EXERCISE TASK
Write a continuation of the article summaries below on gender under state socialism and the sexual revolution, starting right after their final sentence.
***** EXTRACT TO READ *****
Research on gender under state socialism has been predominantly concerned with women in the labor force, including issues such as the double burden, state and private patriarchy, and welfare. Little research has so far been published on discursive spaces open for negotiation of gender or the generation of new meanings or positions. Using samples from official bureaucratic rhetoric, and journalistic and popular texts (including the novels "For Reasons Unknown," by Zdena Frybova, and "Memento," by Radek John), Libora Oats-Indruchova (Ludwig Boltzmann Institute for European History and Public Spheres) argues, in "The Beauty and the Loser: Cultural Representations of Gender in Late State Socialism," for the existence of diverse discourses of gender in late state socialism, from an unchallenged and unremarked residual patriarchal discourse to proto- feminist elements and, even, alternatives to both. While the dominant emanci­patory discourse conserved some traditional preconceptions about the gender order, traditional attributes of femininity also had a resistant, even subversive, potential. The emancipatory discourse, fashioned with the fa§ade of traditional femininity, opened a textual space for limited proto-feminist imagery. Traditional models of masculinity, however, did not have the same resistant or subversive potential, but instead were either co-opted by the authoritative ideological dis­course for its state-socialist hero or bound up with images of criminal or semi- criminal behavior. In the absence of acceptable models of masculinity that would be free of ideological baggage, an alternative discourse of masculinity that places the male body at its center emerges in the textual sample examined in the article. Imperfect and incomplete as the state-socialist emancipation project may have been, it did broaden the range of discursive positions available to women, although not to men.

 

SEXUAL REVOLUTION

 

In her essay, "Sexual Revolution and Its Discontents," Dagmar Herzog (Graduate Center, City University of New York) challenges standard assumptions about the liberalization of sexual mores and laws in Western European nations in the post-Second World War era, inquiring into the complex interactions between the rise of consumer capitalism, the invention of the birth control pill and the spread of pornography, on the one hand, and the emergence of radical activism on behalf of sexual freedoms, contraception and abortion access, and gay and lesbian rights, on the other. The essay documents the rich variety of ways sexual revolutionaries and opponents of the Vietnam War theorized the possible con­nections between sexual emancipation and social justice more generally, but also emphasizes just how many ambivalences the sexual revolution unleashed already as it was happening, not least among heterosexual men.
***** SUPPLIED MATERIAL *****
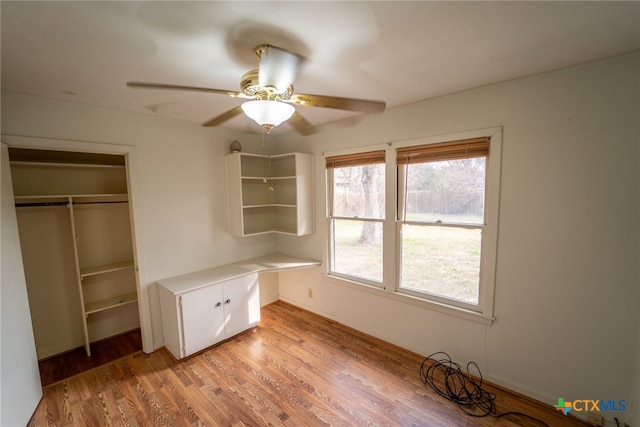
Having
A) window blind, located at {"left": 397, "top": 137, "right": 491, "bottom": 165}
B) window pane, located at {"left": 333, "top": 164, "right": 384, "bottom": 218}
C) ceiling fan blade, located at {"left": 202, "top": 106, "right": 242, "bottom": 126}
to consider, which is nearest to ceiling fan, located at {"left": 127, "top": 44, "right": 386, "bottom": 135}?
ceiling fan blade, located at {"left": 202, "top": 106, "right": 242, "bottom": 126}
*****
***** SUPPLIED MATERIAL *****
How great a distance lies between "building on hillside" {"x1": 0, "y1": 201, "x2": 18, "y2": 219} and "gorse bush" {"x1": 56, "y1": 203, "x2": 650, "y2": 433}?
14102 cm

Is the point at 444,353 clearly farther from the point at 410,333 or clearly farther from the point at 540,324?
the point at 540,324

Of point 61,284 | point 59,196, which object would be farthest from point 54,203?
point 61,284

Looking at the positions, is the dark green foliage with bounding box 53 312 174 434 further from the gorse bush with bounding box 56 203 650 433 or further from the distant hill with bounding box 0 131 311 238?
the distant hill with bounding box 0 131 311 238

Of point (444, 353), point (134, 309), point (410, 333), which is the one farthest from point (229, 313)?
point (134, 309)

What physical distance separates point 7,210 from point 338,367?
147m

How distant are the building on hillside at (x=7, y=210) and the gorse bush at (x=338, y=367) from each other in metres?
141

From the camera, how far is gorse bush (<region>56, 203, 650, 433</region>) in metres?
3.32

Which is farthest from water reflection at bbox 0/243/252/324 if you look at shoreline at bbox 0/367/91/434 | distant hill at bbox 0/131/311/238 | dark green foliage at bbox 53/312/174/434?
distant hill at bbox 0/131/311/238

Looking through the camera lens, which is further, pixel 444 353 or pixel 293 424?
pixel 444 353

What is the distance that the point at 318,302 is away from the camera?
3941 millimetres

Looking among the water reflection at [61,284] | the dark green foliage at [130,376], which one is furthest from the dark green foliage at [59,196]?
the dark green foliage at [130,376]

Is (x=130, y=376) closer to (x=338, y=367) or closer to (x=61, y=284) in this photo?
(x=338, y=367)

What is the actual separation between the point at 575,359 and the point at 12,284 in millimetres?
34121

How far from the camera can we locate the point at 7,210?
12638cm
*****
RESULT OF THIS EXERCISE
The article by Arthur Clech (EHESS, Paris), "The Russian Homosexual, 1905-1938: Paradoxes of Perception," deals with the history of perceptions of homosexuality in Russia during periods when these perceptions were changing: after the 1905 revolution, after the 1917 revolution and, finally, during the emergence of the Stalinist regime. It is precisely during transitional moments in history that social norms are questioned. Yuri Lotman proposed the "dual" model for Russian culture, as opposed to the western cultural model, where a certain transitional space exists. However, parallels with the western history of culture and sexuality are not limited to comparisons of cultural models. Clech attempts to understand the extent to which western queer history influenced perceptions of homosexuality in Russia. The period 1905-1938 is also interesting because attempts were made to overcome this "dual" cultural model. For example, during the period after the 1917 revolution, Bolshevik legislation reflected the desire to obliterate the distinction between homosexuality and heterosexuality. However, the paradox in perceptions of Russian homosexuals is that it is quite difficult to say whether changes in these perceptions were a "rupture" or a "transition."

 

TRANSFORMING RELIGIOUS BELIEFS

 

In "The Idea of 'Humanity' from Lessing to Thomas Mann," Jan Assmann (University of Konstanz) links the notion of "humanity" to the cosmopolitan idea of an allgemeine Menschenreligion, elaborated by such religious thinkers as Gotthold Ephraim Lessing and Moses Mendelssohn. This idea was a means of combating the absolutism of differences that gave rise to religious intolerance, the principal problem of the eighteenth century. In the Twentieth century, the absolutism of differences was transformed, especially in Nazi Germany, into a totalitarianism of differences, whose proponents included such disparate thinkers as Carl Schmitt (with his concept of the "state of emergency") and Oswald Spengler (who divided humanity into "civilizations," incapable of ever finding common ground), and whose opponents included Thomas Mann, who proposed the concept of the "unity of the human mind."

In "The Twentieth Century: A New Religious Imaginary," Alexander Panchenko (Institute of Russian Literature (Pushkin House), Russian Academy of Sciences) surveys the key changes that religion, as a social concept, practice and form of collective imaginary, underwent during the Twentieth century. Seculari­zation in modern Europe not only challenged conventional religious institutions, but also led to the emergence of new religious ideologies and practices, which were often concealed by wholly "secular" concepts and representations. One of the stalking horses of the "new religious imaginary" was science, perceived and advanced by ideologues and practitioners of secularization as a universal means of "disenchanting the world." The essential role in restructuring conventional notions of religion and shaping "science-oriented" forms of religious discourse was apparently played by the revolution in physics in the late Nineteenth and early Twentieth centuries: electromagnetic field theory, the invention of the radio, electron theory, the discovery of X-rays, quantum mechanics, etc. The concepts of "energy" and "field" soon came to be used by theorists and practitio­ners of various occult and para-scientific doctrines, from theosophy to Russian cosmism. In order to show the specific features religious practices and communi­ties inspired by the ideology and metaphorics of scientific discourse can possess, Panchenko examines two specific ethnographic cases — a Party investigation of Novosibirsk rerikhovtsy (followers of Nicholas Roerich) in the late 1970s, and the history of the post-Soviet religious movement known as the Church of the Last Testament.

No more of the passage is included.